Most accounts of Jesus' childhood -- striking another child dead, giving life
to clay pigeons -- come from ancient texts that were never accepted as
Christian scripture.
In his
book, Benedict sidesteps the extra biblical legends and focuses solely on
what's contained in the Gospel accounts of the New Testament.
The three
wise men from the Christmas story, Benedict concedes, could be inspired by a
"theological idea" rather than by a "historical event,"

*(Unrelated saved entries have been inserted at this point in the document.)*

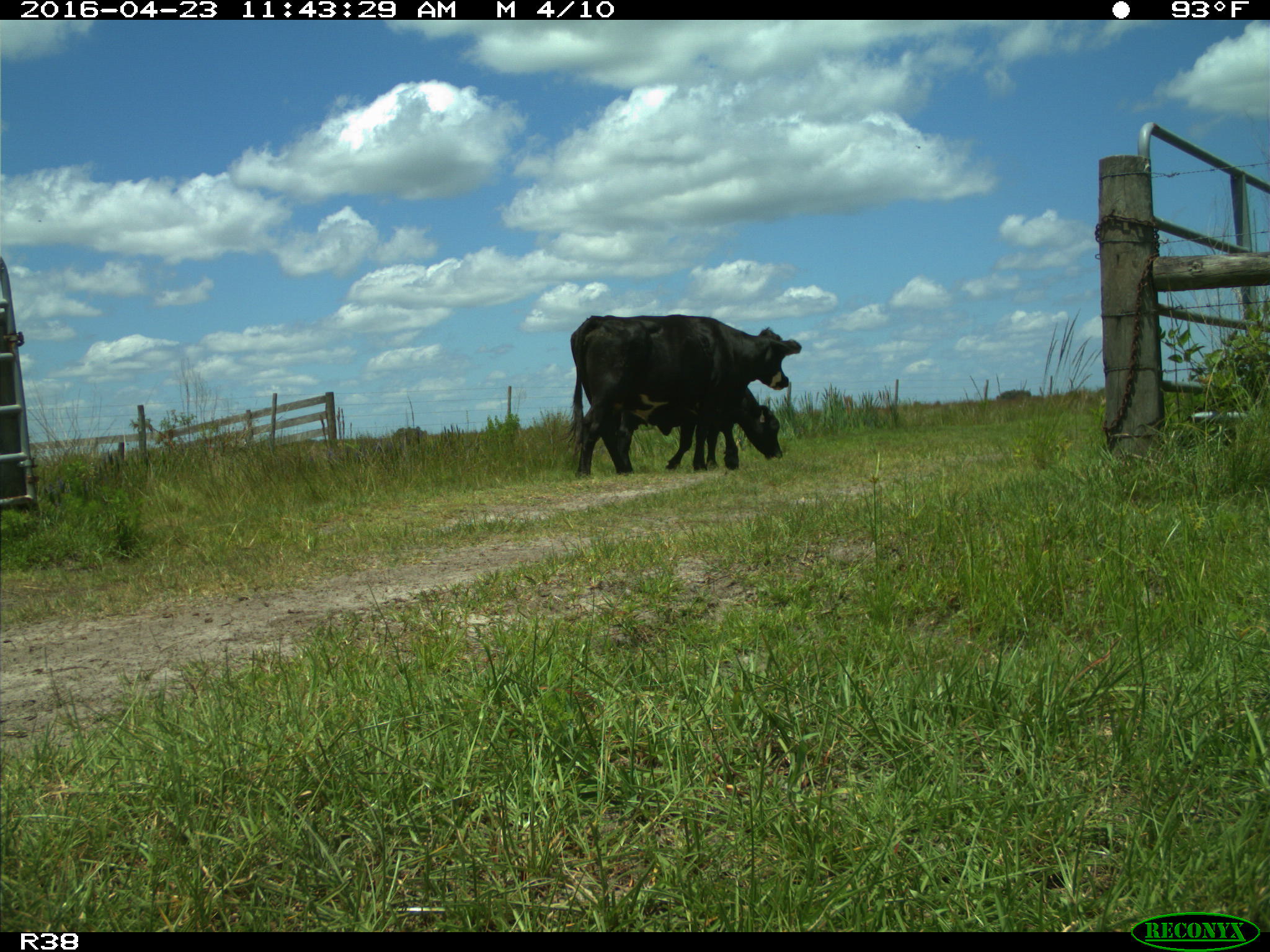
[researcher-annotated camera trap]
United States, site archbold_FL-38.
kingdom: Animalia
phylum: Chordata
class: Mammalia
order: Artiodactyla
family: Bovidae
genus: Bos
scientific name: Bos taurus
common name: domestic cow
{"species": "Bos taurus (domestic cow)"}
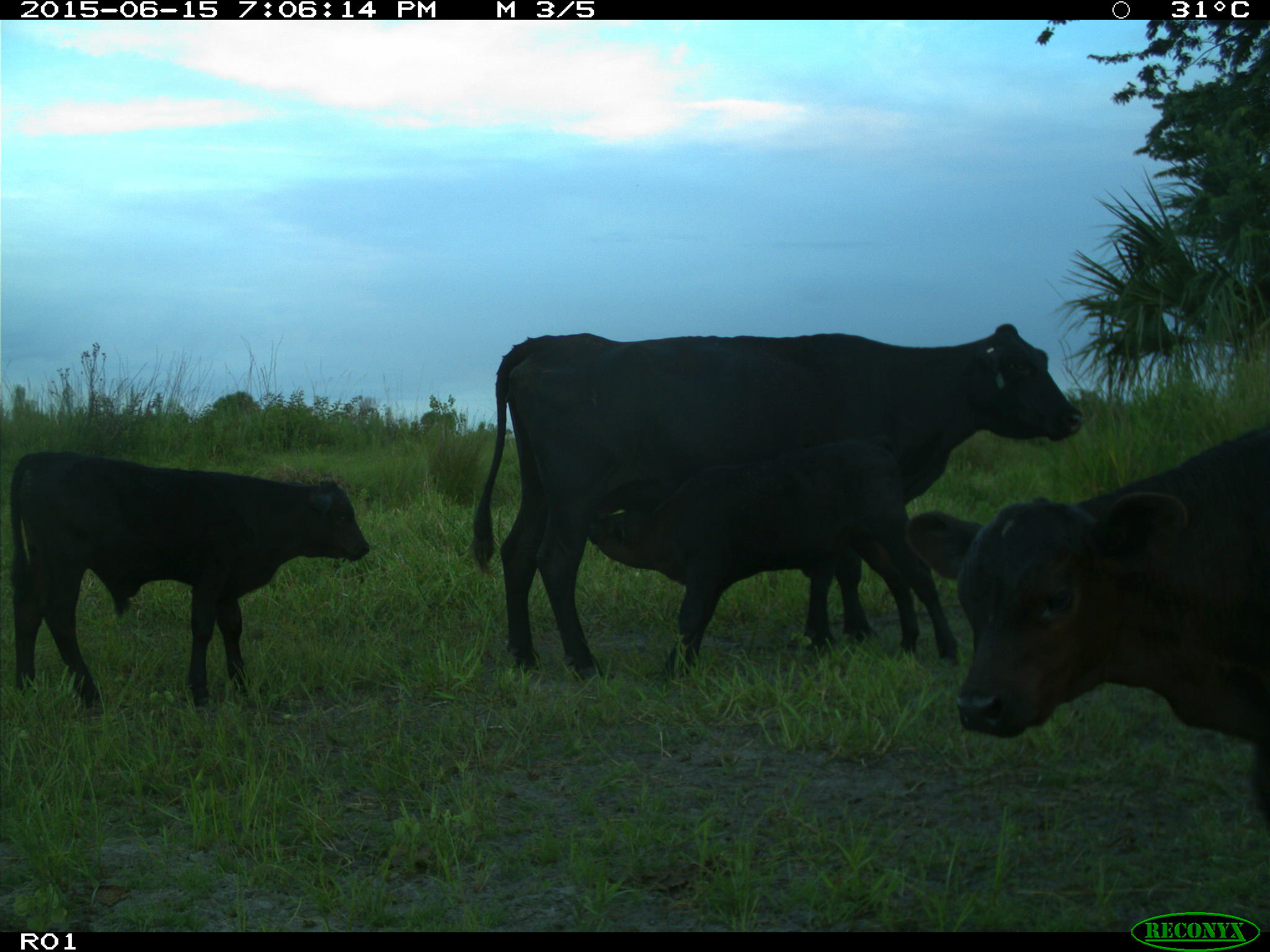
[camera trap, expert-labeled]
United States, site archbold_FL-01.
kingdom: Animalia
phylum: Chordata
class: Mammalia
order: Artiodactyla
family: Bovidae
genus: Bos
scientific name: Bos taurus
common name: domestic cow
Bos taurus (domestic cow).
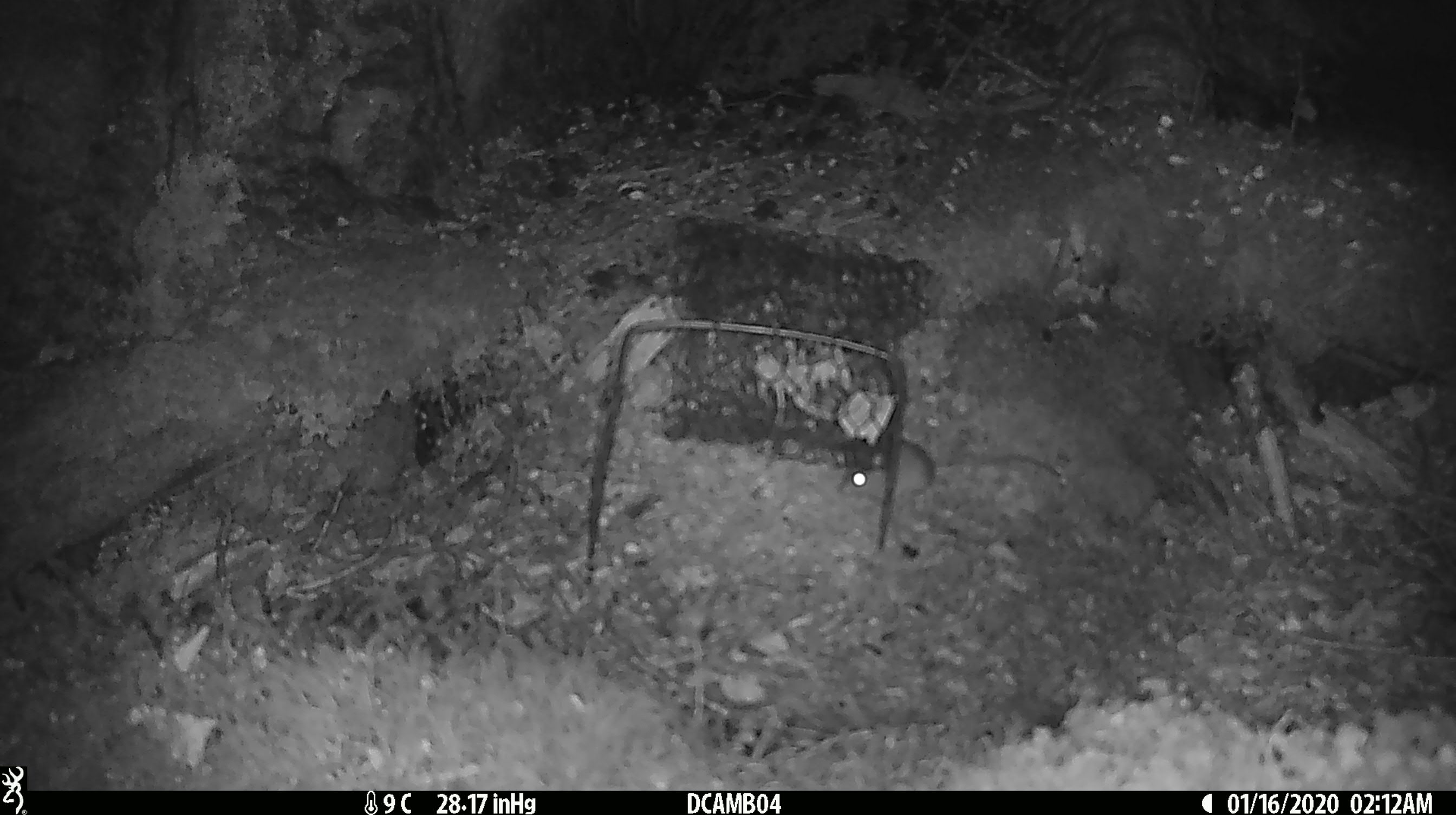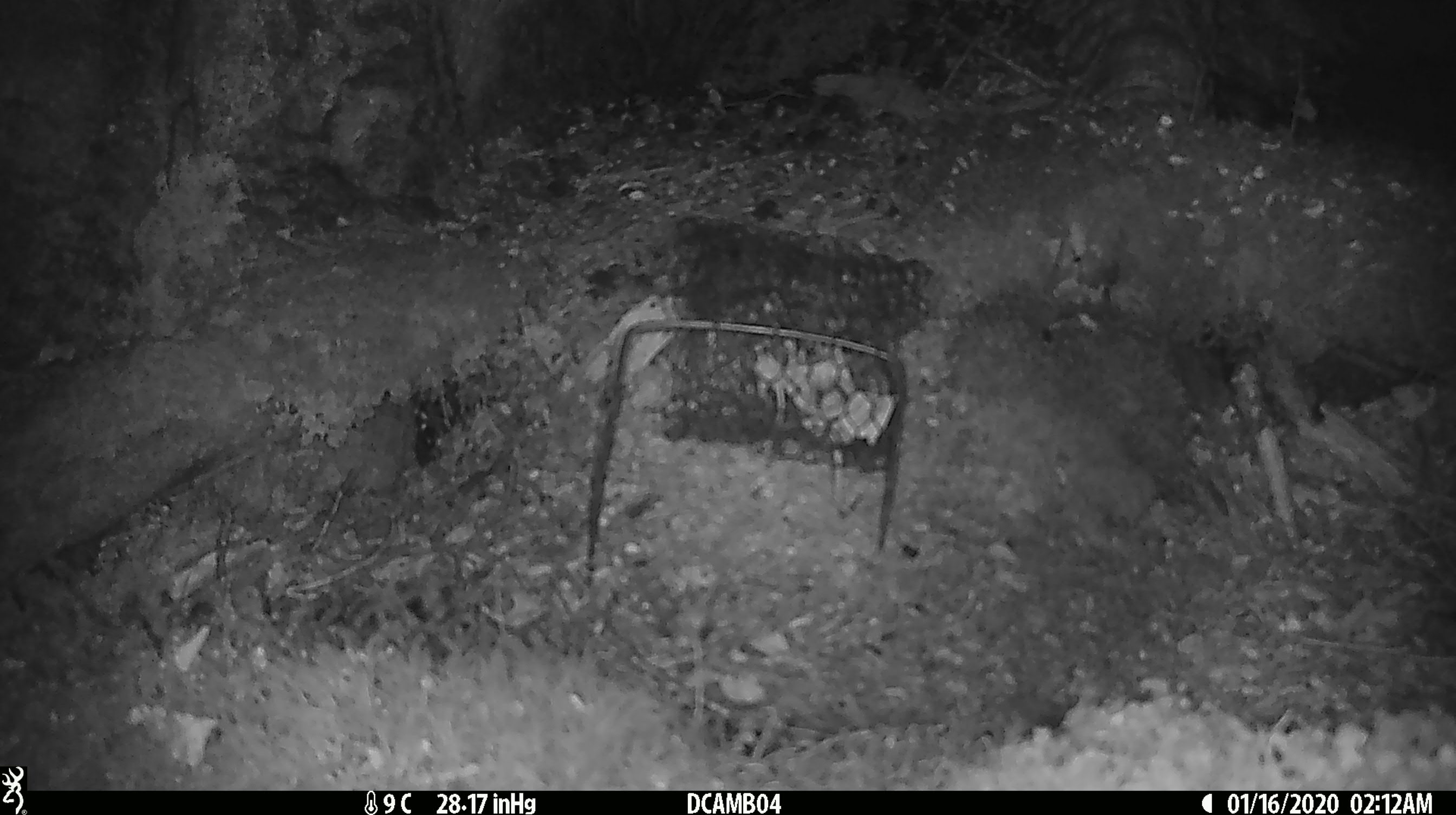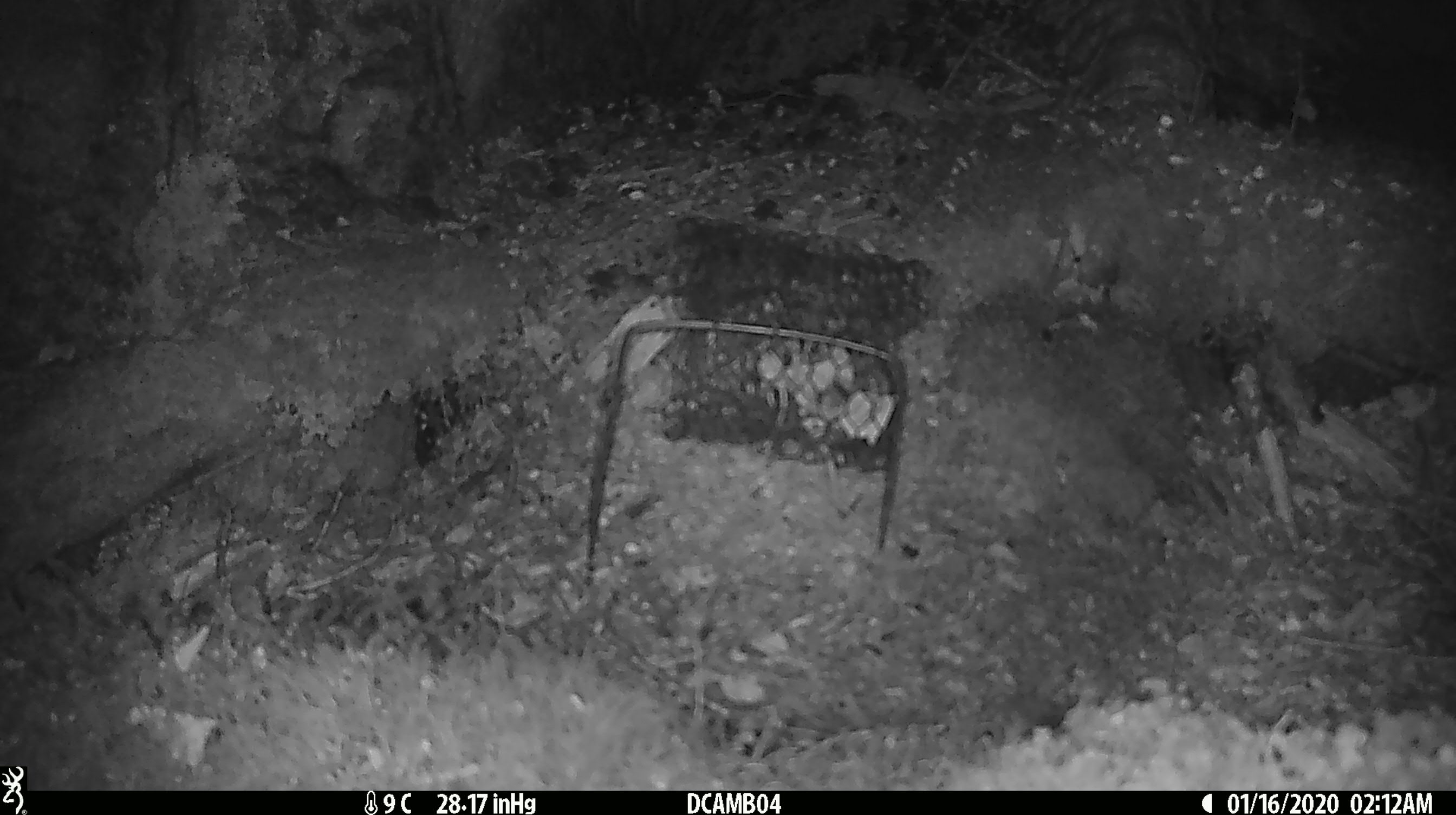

though he says he prefers a more literal interpretation of the biblical
account.
The star
of Bethlehem, he notes, has been convincingly identified with a major planetary
conjunction that took place in the years 7-6 B.C.
Benedict
also recalls that, according to the Gospels, there are no animals in the
Bethlehem stable to warm the newborn Jesus. But, he adds, no Nativity scene would
be complete without them.
Benedict
remains convinced that the Gospel narrative of Jesus' birth and infancy is not
just a symbolical account or mere "meditation."
Matthew and Luke, he
stresses, "didn't want to write stories' but history, a real history, even
if interpreted and understood" through the lens of the faith.